Suspected cancer: recognition and referral

The NHSE NCP tumour site review suggests that current evidence shows that CA125 has a significantly higher PPV (10.1% versus 0.81%) than initially estimated in the NICE guideline. Additionally, the test's PPV varies considerably depending on the patient's age (Funston et al. 2020 and Funston et al. 2021).

The retrospective cohort study in the UK (Funston et al. 2020), analysed data from electronic health records and included 50,870 women who underwent the CA125 test. The study indicated that the included population was assumed to be symptomatic because CA125 testing in UK primary care is usually carried out for individuals with symptoms.

Among the 50,780 women tested, 456 (0.9%) had ovarian cancer, and 1,321 (2.6%) had non-ovarian cancer. For women with CA125 levels ≥35 U/ml: 3.4% of those aged <50 years had ovarian cancer, while 15.2% of those aged ≥50 years had ovarian cancer. Additionally, 20.4% of those aged ≥50 years with CA125 levels ≥35 U/ml had non-ovarian cancer. A CA125 value of 53 U/ml corresponded to a 3% probability of ovarian cancer and overall, this varied by age. Age specific values of CA125 were 104 U/ml in 40 year old women and 32 U/ml in 70 year old women. The limitation of the study includes not considering potential confounding factors influencing CA125 levels, such as race and smoking.

The further retrospective cohort study (Funston et al. 2021) using cancer registry data (n=456) aimed to examine the CA125 test to diagnosis interval, and the stage of ovarian cancer at diagnosis, in women with normal (<35 U/ml) and abnormal (≥35 U/ml) CA125 levels. Those with abnormal CA125 levels had a median test to diagnosis interval of 35 days, while it was 64 days for those with normal CA125 levels. Women with normal CA125 levels tended to have indolent tumours and were more frequently diagnosed at an early stage of the disease. The study concluded that, despite the longer intervals between testing and diagnosis in women with normal CA125 levels, it remains uncertain whether employing more sensitive testing approaches that could expedite diagnosis would lead to earlier stage diagnosis of ovarian cancer.

The NHSE NCP tumour site review suggests that NICE update the recommendations on ovarian cancer by adopting dual testing (CA125 and ultrasound concurrently) and introducing age specific CA125 thresholds in primary care. The NHSE NCP tumour site review did not provide evidence supporting the concurrent use of CA125 and ultrasound in symptomatic women.
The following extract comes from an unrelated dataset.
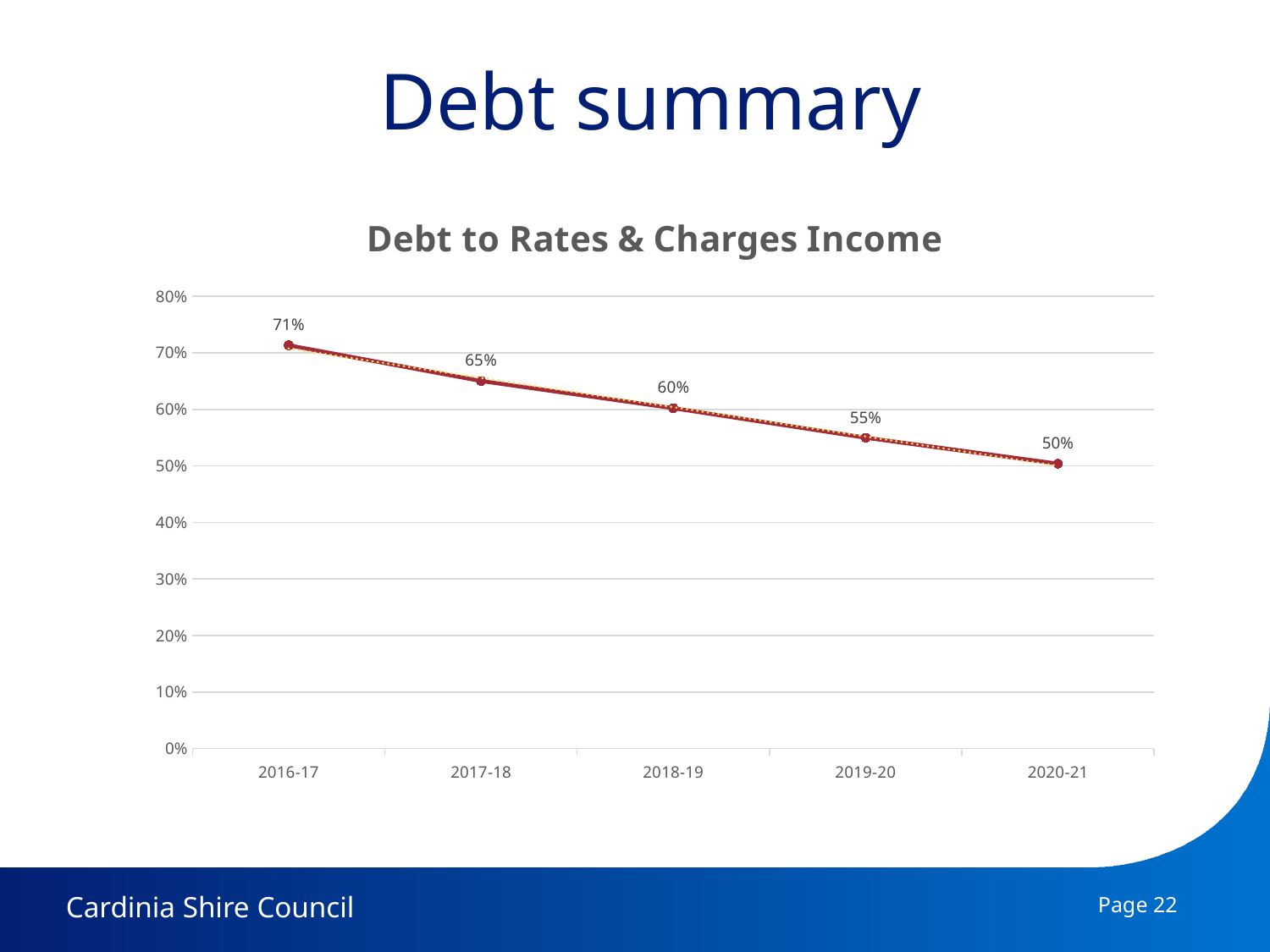
What is the value for 2018-19? 60% Which year has the lowest Debt to Rates & Charges Income value? 2020-21 Which year has the highest Debt to Rates & Charges Income value? 2016-17 Which is larger, the value for 2017-18 or the value for 2019-20? 2017-18 Is the value for 2018-19 greater or less than 70%? less What is the difference between the values for 2017-18 and 2019-20? 10% What is the difference between the values for 2016-17 and 2020-21? 21% What kind of chart is shown on the slide? line chart What is the value for 2020-21? 50% How many years are plotted on the chart? 5 What is the value for 2016-17? 71% Do the values rise or fall from 2016-17 to 2020-21? fall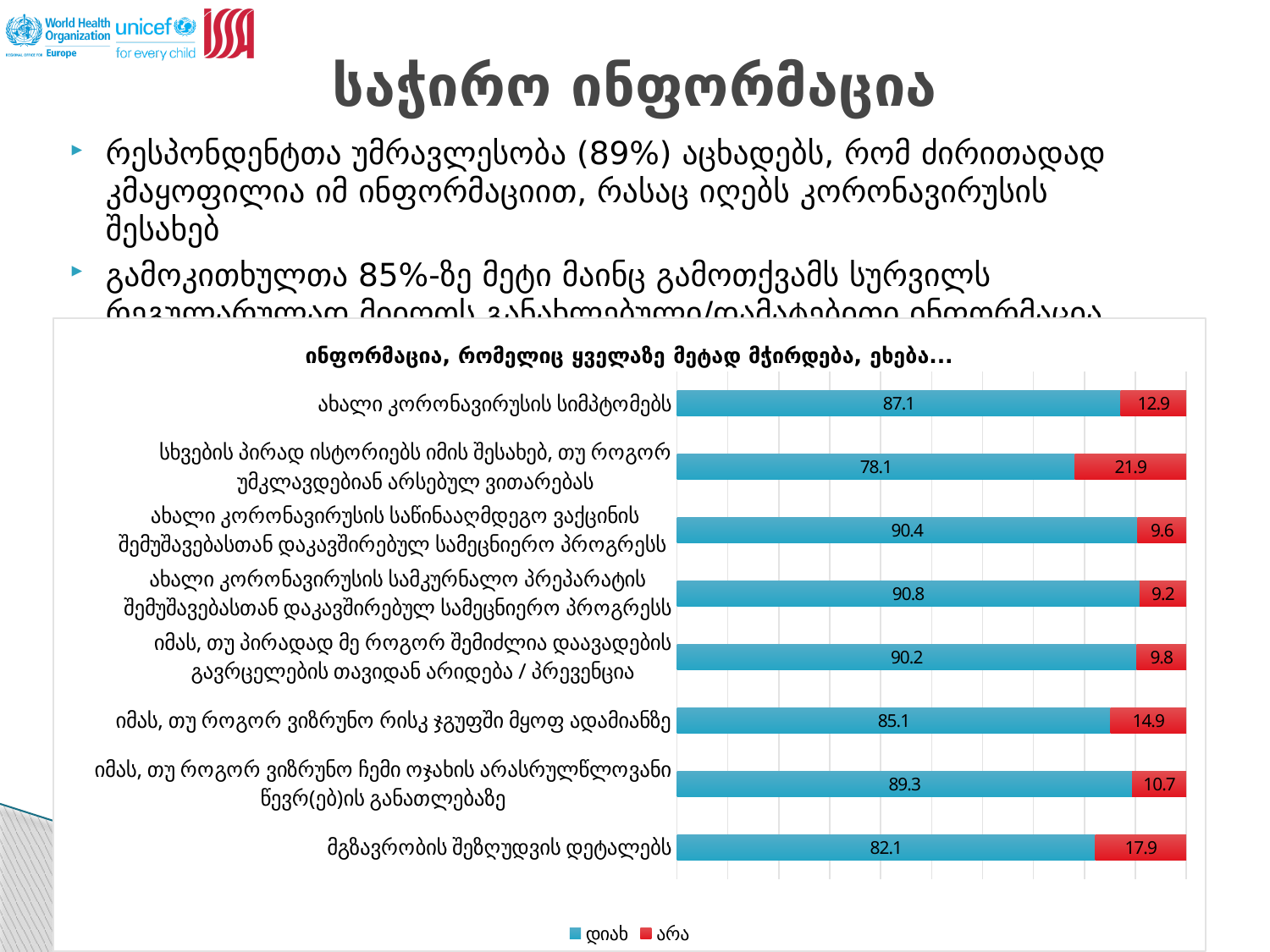
How many series does the legend list? 2 How many categories are shown in the chart? 8 Which category has the lowest დიახ value? სხვების პირად ისტორიებს იმის შესახებ, თუ როგორ უმკლავდებიან არსებულ ვითარებას What is the დიახ value for იმას, თუ როგორ ვიზრუნო რისკ ჯგუფში მყოფ ადამიანზე? 85.1 What is the დიახ value for ახალი კორონავირუსის სიმპტომებს? 87.1 What is the არა value for მგზავრობის შეზღუდვის დეტალებს? 17.9 What type of chart is shown on the slide? bar chart Which colour represents the დიახ series in the chart? blue What is the difference between the დიახ values for ახალი კორონავირუსის სიმპტომებს and მგზავრობის შეზღუდვის დეტალებს? 5.0 Which category has the highest არა value? სხვების პირად ისტორიებს იმის შესახებ, თუ როგორ უმკლავდებიან არსებულ ვითარებას Which is larger: the არა value for იმას, თუ როგორ ვიზრუნო რისკ ჯგუფში მყოფ ადამიანზე or the არა value for იმას, თუ როგორ ვიზრუნო ჩემი ოჯახის არასრულწლოვანი წევრ(ებ)ის განათლებაზე? იმას, თუ როგორ ვიზრუნო რისკ ჯგუფში მყოფ ადამიანზე Which category has the highest დიახ value? ახალი კორონავირუსის სამკურნალო პრეპარატის შემუშავებასთან დაკავშირებულ სამეცნიერო პროგრესს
Recommendations 1.5.1 to 1.5.9 state that 'If serum CA125 is 35 IU/ml or greater, arrange an ultrasound scan of the abdomen and pelvis'.
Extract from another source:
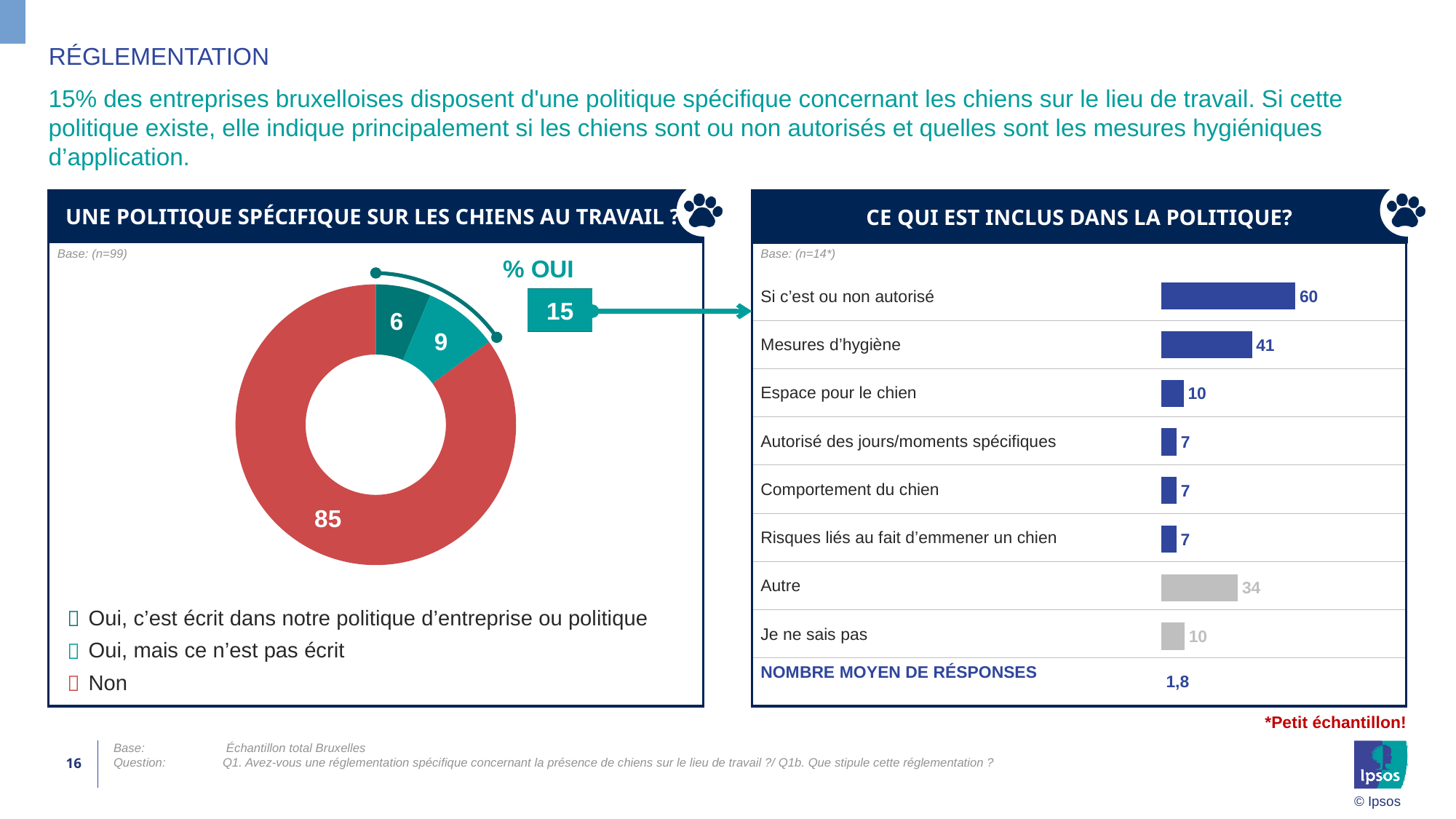
In the chart titled "CE QUI EST INCLUS DANS LA POLITIQUE?", how many categories are plotted? 8 In the chart titled "CE QUI EST INCLUS DANS LA POLITIQUE?", what value is shown for "Mesures d'hygiène"? 41 In the chart titled "UNE POLITIQUE SPÉCIFIQUE SUR LES CHIENS AU TRAVAIL ?", what value is shown for "Non"? 85 In the chart titled "UNE POLITIQUE SPÉCIFIQUE SUR LES CHIENS AU TRAVAIL ?", what is the combined "% OUI" value shown? 15 In the chart titled "CE QUI EST INCLUS DANS LA POLITIQUE?", which category has the highest value? Si c'est ou non autorisé In the chart titled "CE QUI EST INCLUS DANS LA POLITIQUE?", what is the difference between "Si c'est ou non autorisé" and "Mesures d'hygiène"? 19 What kind of chart is the one titled "UNE POLITIQUE SPÉCIFIQUE SUR LES CHIENS AU TRAVAIL ?"? Donut (pie) chart In the chart titled "UNE POLITIQUE SPÉCIFIQUE SUR LES CHIENS AU TRAVAIL ?", how many categories does the legend list? 3 In the chart titled "CE QUI EST INCLUS DANS LA POLITIQUE?", which is larger: "Autre" or "Espace pour le chien"? Autre In the chart titled "UNE POLITIQUE SPÉCIFIQUE SUR LES CHIENS AU TRAVAIL ?", what value is shown for "Oui, c'est écrit dans notre politique d'entreprise ou politique"? 6 In the chart titled "UNE POLITIQUE SPÉCIFIQUE SUR LES CHIENS AU TRAVAIL ?", what value is shown for "Oui, mais ce n'est pas écrit"? 9 What kind of chart is the one titled "CE QUI EST INCLUS DANS LA POLITIQUE?"? Bar chart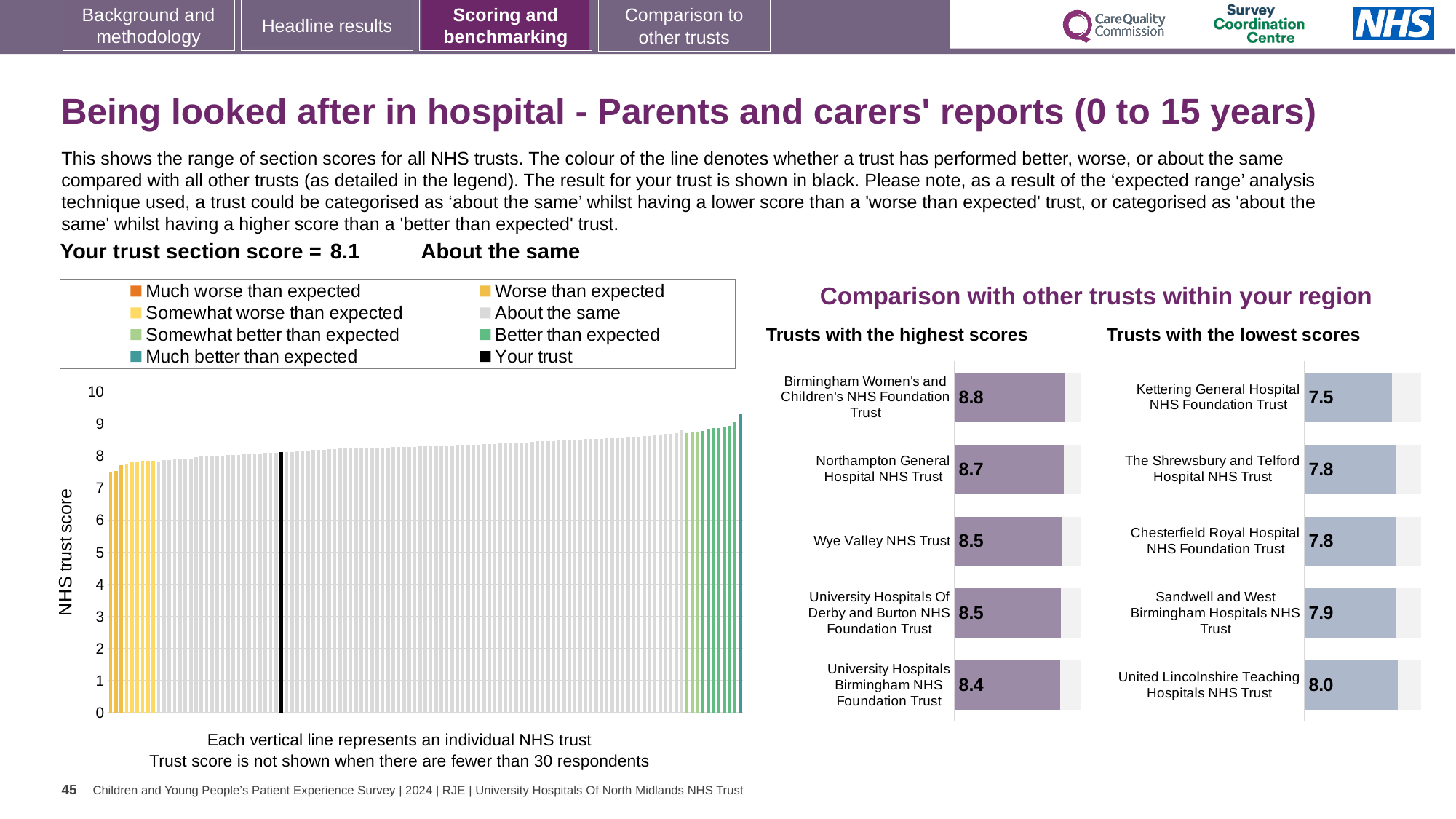
Which is larger: the score for Northampton General Hospital NHS Trust in the highest scores chart or the score for Kettering General Hospital NHS Foundation Trust in the lowest scores chart? Northampton General Hospital NHS Trust In the 'Trusts with the lowest scores' chart, what is the difference between the scores of United Lincolnshire Teaching Hospitals NHS Trust and Kettering General Hospital NHS Foundation Trust? 0.5 In the 'Trusts with the highest scores' chart, what is the difference between the scores of Birmingham Women's and Children's NHS Foundation Trust and University Hospitals Birmingham NHS Foundation Trust? 0.4 In the 'Trusts with the lowest scores' chart, what is the score for United Lincolnshire Teaching Hospitals NHS Trust? 8.0 In the 'Trusts with the highest scores' chart, what is the score for Wye Valley NHS Trust? 8.5 How many trusts are shown in the 'Trusts with the lowest scores' chart? 5 How many entries does the legend of the large chart on the left list? 8 In the 'Trusts with the highest scores' chart, what is the score for Birmingham Women's and Children's NHS Foundation Trust? 8.8 In the large chart on the left showing the range of section scores, do the trust scores rise or fall from left to right along the x axis? rise In the 'Trusts with the lowest scores' chart, what is the score for Kettering General Hospital NHS Foundation Trust? 7.5 In the 'Trusts with the highest scores' chart, which trust has the lowest score? University Hospitals Birmingham NHS Foundation Trust In the 'Trusts with the lowest scores' chart, which trust has the highest score? United Lincolnshire Teaching Hospitals NHS Trust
Concerns were raised in the 2020 surveillance review about limiting ultrasound scans to women with elevated CA125, potentially leading to missed early tumour detections. However, no new relevant evidence supporting that concern was found at the time.

During the guideline development, the guideline development group (GDG) reviewed the combination of raised serum CA125 levels and sequential ultrasound of the abdomen. There was no direct evidence comparing serum CA125, morphological ultrasound and pelvic examination in women with symptoms in primary care. Indirect evidence came from systematic reviews of these tests in secondary care or in screening studies. Due to the differences in case mix between these settings, it is likely that the tests performed differently in each setting.
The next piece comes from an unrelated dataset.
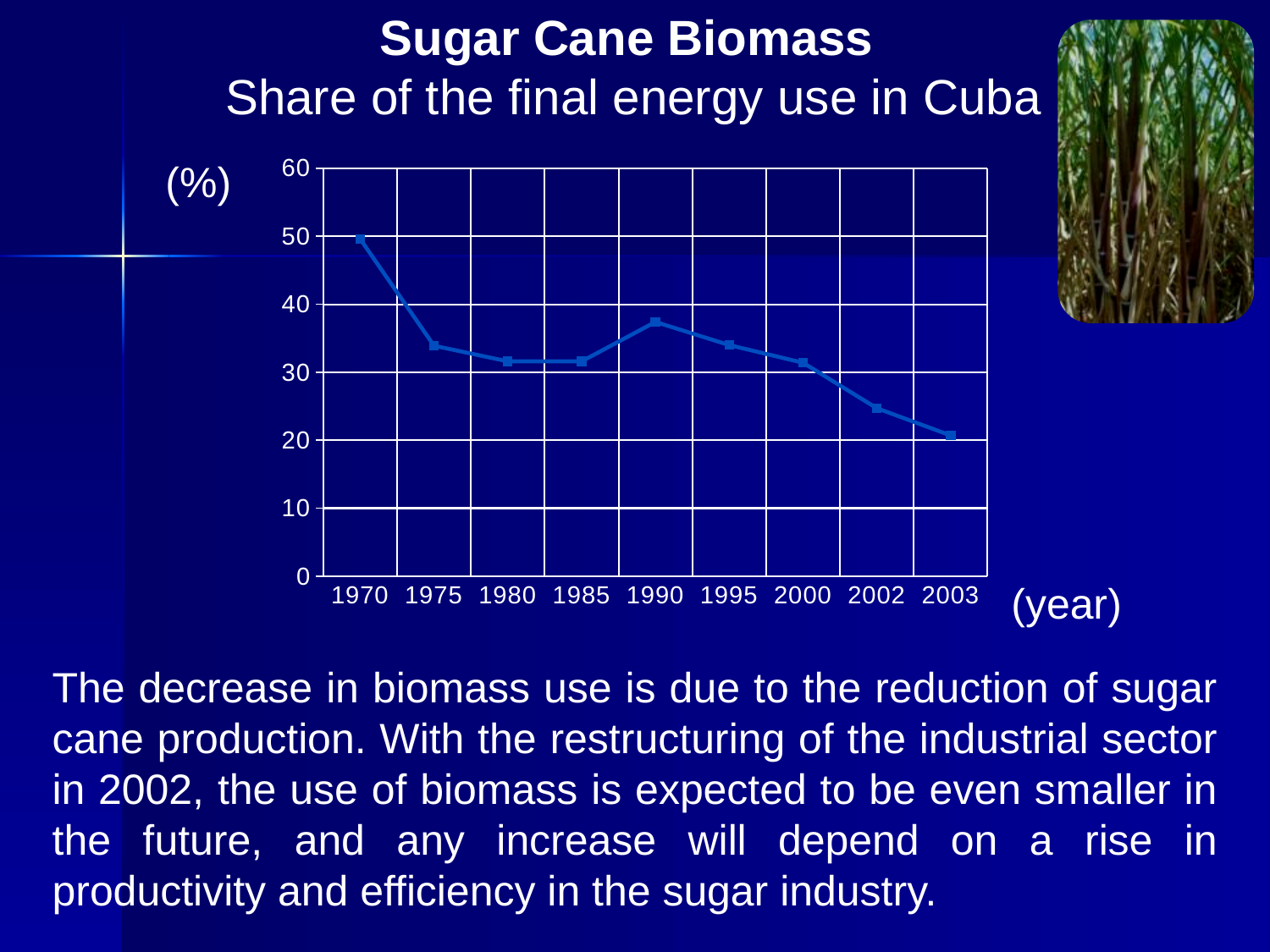
How many years are plotted on the x axis of the chart? 9 What unit is shown on the y axis of the chart? (%) Overall, do the values rise or fall from 1970 to 2003? fall Which year has a larger value, 1990 or 2002? 1990 Is the value for 2003 greater or less than 30? less Is the value for 2002 greater or less than 30? less What kind of chart is shown on the slide? line chart Is the value for 1970 greater or less than 40? greater Which year has the highest share of final energy use from sugar cane biomass? 1970 Which year has a larger value, 1970 or 2003? 1970 Which year has the lowest share of final energy use from sugar cane biomass? 2003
The GDG indicated that serum CA125 and sequential ultrasound reduce the number of women who would be referred, although a greater proportion of symptomatic women would be directed to the right pathway more promptly. While adopting a sequential strategy as recommended means that some women with ovarian cancer would be missed in the first instance, the view of the GDG was that this was a sensible and pragmatic decision as those women whose symptoms persist would subsequently reattend and be referred. The health economic modelling identified that serum CA125 was the most cost-effective first test as opposed to ultrasound or ultrasound and serum CA125 in combination. It was recognised that there would be an impact on health service resources and women tested due to the low prevalence of ovarian cancer in the symptomatic patient group. Equally, it was felt that to ensure symptomatic women were placed along the correct pathway as soon as possible, it could only be achieved using such a sequential testing strategy.

We propose to update relevant sections on CA125 threshold and age specific PPVs in NICE's guidelines on suspected cancer and ovarian cancer based on the examination of the new evidence.

We also propose the update to further explore the accuracy and utility of dual and concurrent screening with CA125 and ultrasound, whether it improves diagnosis or reduces mortality rates associated with ovarian cancer.

We will continue to monitor the ROCkeTS study and will assess its impact when it is published.